New Industry Products

Linear Tech Adds New Line of Power Management Chips to Optimize Portable Power

May 14, 2007 by Jeff Shepard

Linear Technology Corp. announced the introduction of a new line of power management chips that combines high performance power functions in compact formats for use in a wide range of portable electronic products. The new product line is said to provide designers with simple, compact and reliable power management integrated circuits (PMICs) that combine the key power functions for products including media players, digital cameras, smart phones, personal navigation devices, PDAs, satellite radios, point-of-sale terminals, portable medical equipment and a host of other lithium battery-powered devices.
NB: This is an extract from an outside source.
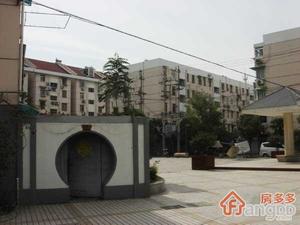 黄家圩小区图片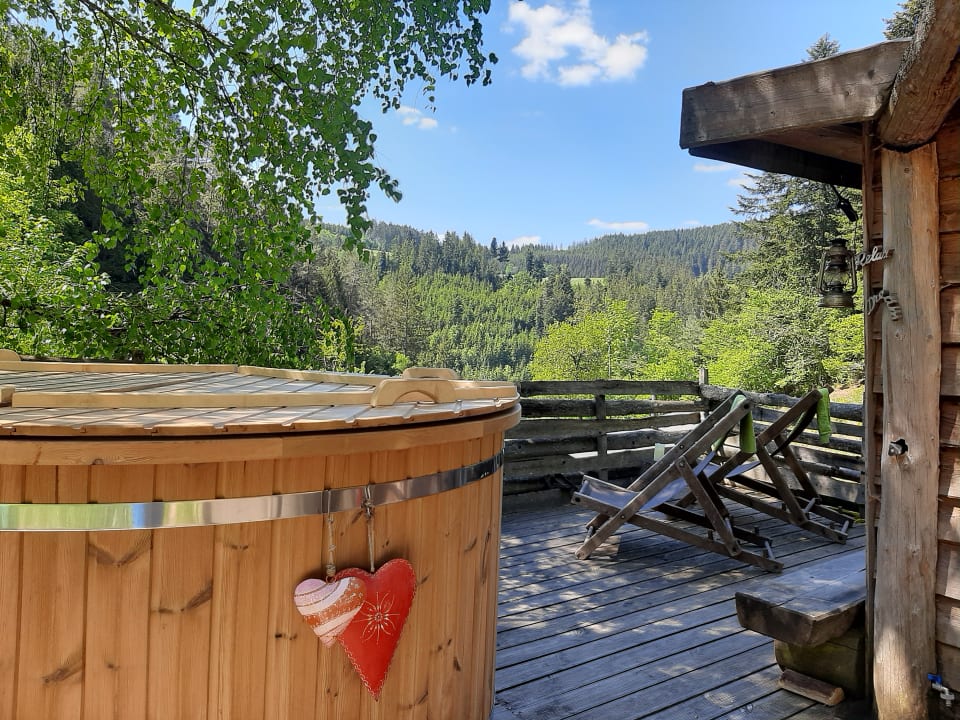 Sport & Freizeit Naturferien Hilserhof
Linear Technology’s new PMIC product family is intended to ease the design process for portable electronic products, while maintaining the high level of performance and power efficiency demanded by today’s system designers. The new product family is said to deliver a new class of PMICs that enables designers to mix and match key power management attributes for optimal product efficiency, size and performance.
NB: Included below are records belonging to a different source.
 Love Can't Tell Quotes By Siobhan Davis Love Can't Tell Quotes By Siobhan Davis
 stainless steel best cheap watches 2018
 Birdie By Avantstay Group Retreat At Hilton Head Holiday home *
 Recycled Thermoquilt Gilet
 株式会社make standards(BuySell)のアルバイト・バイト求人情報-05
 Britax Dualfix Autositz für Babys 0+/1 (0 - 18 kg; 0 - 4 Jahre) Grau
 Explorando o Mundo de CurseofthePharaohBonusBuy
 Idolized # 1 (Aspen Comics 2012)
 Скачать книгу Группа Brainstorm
Linear’s new LTC35XX PMIC family was developed in response to the growing need for power management solutions for portable electronic products that are powered from a range of sources including ac wall adapters, USB ports, lithium-ion/polymer batteries and automotive power ports. The combination of thermal constraints, battery runtime requirements, and increasing device power demands presents a growing challenge for today’s system designers. With this new PMIC family, Linear Technology intends to provide designers with a palette of power management functions, allowing the selection of the most appropriate power management solution for the target application.

The first device in Linear’s new PMIC family, the LTC3555 USB Power Manager and Triple Step-Down dc-dc converter, is now available, with other devices in the family now sampling and planned for production release over the next several months. The device incorporates a range of power management functions including a switching PowerPath™ manager, a stand-alone battery charger, three monolithic buck regulators and always-on LDO, controlled via an I²C interface, housed in a tiny 4mm x 5mm package. The device’s switching PowerPath control feature seamlessly manages power flow between an ac-dc wall adapter, USB port, lithium-ion/polymer battery and system load, while maximizing power available from the USB and providing up to 1.2A to the system from the wall adapter. The chip’s "instant-on" feature ensures system power, even with a dead or missing battery.